Can you tell us a bit about your book, Made for Good Purpose – what was your goal in writing it?
The goal in writing the book was to explain from the inside out the critical variables for parents and professionals to understand in dealing with young people on the spectrum. I have been told that I serve as some kind of “emotional translator” of sorts and it is almost like I have lived a double life and am able to interpret for them the important approaches to working with their sons and daughters.
The book was a labor of love and it illustrates through stories the relevant steps that need to be taken. The overriding message is that cognitive flexibility is the hallmark of a productive, happy and healthy young adult. All other growth is predicated upon being open to change and feedback and understanding who you are and accepting it.
Your book contains beautiful illustrations. When did you first start drawing, and how do you find time to do this?
I started drawing as a young child and was punished for it in second grade but persisted in it. In college, I wanted to transfer to art school after taking every art course I could at my college, but my father was not supportive. I buried my art when raising six children. After diagnosis my art became reinitiated and it transformed when I allowed myself to use color for the first time about five years ago.
I draw and paint everywhere I go and I am always completing several pictures at one time. I just force myself to whip out the watercolors and pad wherever I travel.
You also write beautiful poetry – when did you start?
I started writing in the seminary in High School and I still have my writings from that time. In college, I wrote many poems and they were published in our literary magazine. I wrote a lot on my job all night in a hospital during the summer and also when I lived in the slums of Washington D.C. after college. My poetry writing came mostly to a halt when raising my children and started to reshow itself in the last five years also.
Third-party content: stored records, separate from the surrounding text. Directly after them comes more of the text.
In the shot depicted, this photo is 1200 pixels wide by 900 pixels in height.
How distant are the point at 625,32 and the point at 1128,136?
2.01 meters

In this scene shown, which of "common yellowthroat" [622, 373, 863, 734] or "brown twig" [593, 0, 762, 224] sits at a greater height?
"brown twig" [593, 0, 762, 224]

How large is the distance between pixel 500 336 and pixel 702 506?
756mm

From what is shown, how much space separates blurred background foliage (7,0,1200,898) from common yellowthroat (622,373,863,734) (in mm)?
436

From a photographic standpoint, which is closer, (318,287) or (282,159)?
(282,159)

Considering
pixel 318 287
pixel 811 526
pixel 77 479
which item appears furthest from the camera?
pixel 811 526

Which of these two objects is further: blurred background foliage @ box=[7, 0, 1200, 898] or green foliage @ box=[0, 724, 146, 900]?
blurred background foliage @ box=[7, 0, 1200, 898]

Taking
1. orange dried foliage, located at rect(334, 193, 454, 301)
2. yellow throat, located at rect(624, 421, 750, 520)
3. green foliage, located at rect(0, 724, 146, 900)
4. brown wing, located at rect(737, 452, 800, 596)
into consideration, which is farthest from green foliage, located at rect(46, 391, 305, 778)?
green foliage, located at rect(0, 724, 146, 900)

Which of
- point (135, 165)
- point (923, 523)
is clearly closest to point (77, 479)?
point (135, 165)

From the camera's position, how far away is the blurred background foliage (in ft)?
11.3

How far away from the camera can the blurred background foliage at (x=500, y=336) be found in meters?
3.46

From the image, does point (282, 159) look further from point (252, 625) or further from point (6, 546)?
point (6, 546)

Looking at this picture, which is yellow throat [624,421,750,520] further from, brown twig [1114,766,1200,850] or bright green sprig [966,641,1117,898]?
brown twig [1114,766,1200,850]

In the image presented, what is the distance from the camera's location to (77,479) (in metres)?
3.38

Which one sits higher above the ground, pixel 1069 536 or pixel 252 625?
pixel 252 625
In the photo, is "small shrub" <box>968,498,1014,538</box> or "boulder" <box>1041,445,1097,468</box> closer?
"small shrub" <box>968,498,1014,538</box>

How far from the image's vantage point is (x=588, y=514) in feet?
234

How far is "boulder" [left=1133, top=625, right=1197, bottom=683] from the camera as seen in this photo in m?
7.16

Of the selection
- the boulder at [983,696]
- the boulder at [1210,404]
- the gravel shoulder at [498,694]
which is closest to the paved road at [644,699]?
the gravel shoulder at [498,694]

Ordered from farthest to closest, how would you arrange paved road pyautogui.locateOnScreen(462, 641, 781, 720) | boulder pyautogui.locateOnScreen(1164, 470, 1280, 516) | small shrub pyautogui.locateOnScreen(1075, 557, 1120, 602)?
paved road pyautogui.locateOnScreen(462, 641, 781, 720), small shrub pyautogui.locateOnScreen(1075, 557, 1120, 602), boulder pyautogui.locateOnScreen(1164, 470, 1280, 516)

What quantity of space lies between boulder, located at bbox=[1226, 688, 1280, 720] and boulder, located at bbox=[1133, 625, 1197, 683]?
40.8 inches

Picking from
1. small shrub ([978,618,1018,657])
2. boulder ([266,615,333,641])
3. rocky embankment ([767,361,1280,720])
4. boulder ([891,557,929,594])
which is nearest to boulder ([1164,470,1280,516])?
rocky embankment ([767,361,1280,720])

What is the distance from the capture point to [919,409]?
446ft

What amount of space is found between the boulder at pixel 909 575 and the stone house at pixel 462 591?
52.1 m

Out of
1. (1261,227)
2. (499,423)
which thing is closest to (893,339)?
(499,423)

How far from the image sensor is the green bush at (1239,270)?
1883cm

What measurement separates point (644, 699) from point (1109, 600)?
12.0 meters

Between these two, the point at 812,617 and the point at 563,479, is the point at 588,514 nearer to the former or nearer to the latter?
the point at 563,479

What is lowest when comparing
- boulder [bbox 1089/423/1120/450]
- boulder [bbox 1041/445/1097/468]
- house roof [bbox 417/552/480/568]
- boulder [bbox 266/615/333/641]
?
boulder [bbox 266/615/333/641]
What is your next big challenge?
My next big challenge is to start Visual and Performing Arts Centers and programs at each of our six centers around the U.S. I have created one at our center in Massachusetts where we have an art gallery (Good Purpose Art Gallery) and a theatre in an old church that we have renovated called the Spectrum Playhouse. These venues provide outlets for our students for their talents and integration with the surrounding artistic community. This is not a challenge but another work of love. My passions are all about this and I feel much joy and satisfaction from continuing to work on these projects.
Another project I have started is another book entitled The Assets of Aspergers. This book is a totally positive look at the wonderful traits of those on the spectrum and how they make life better for all of us.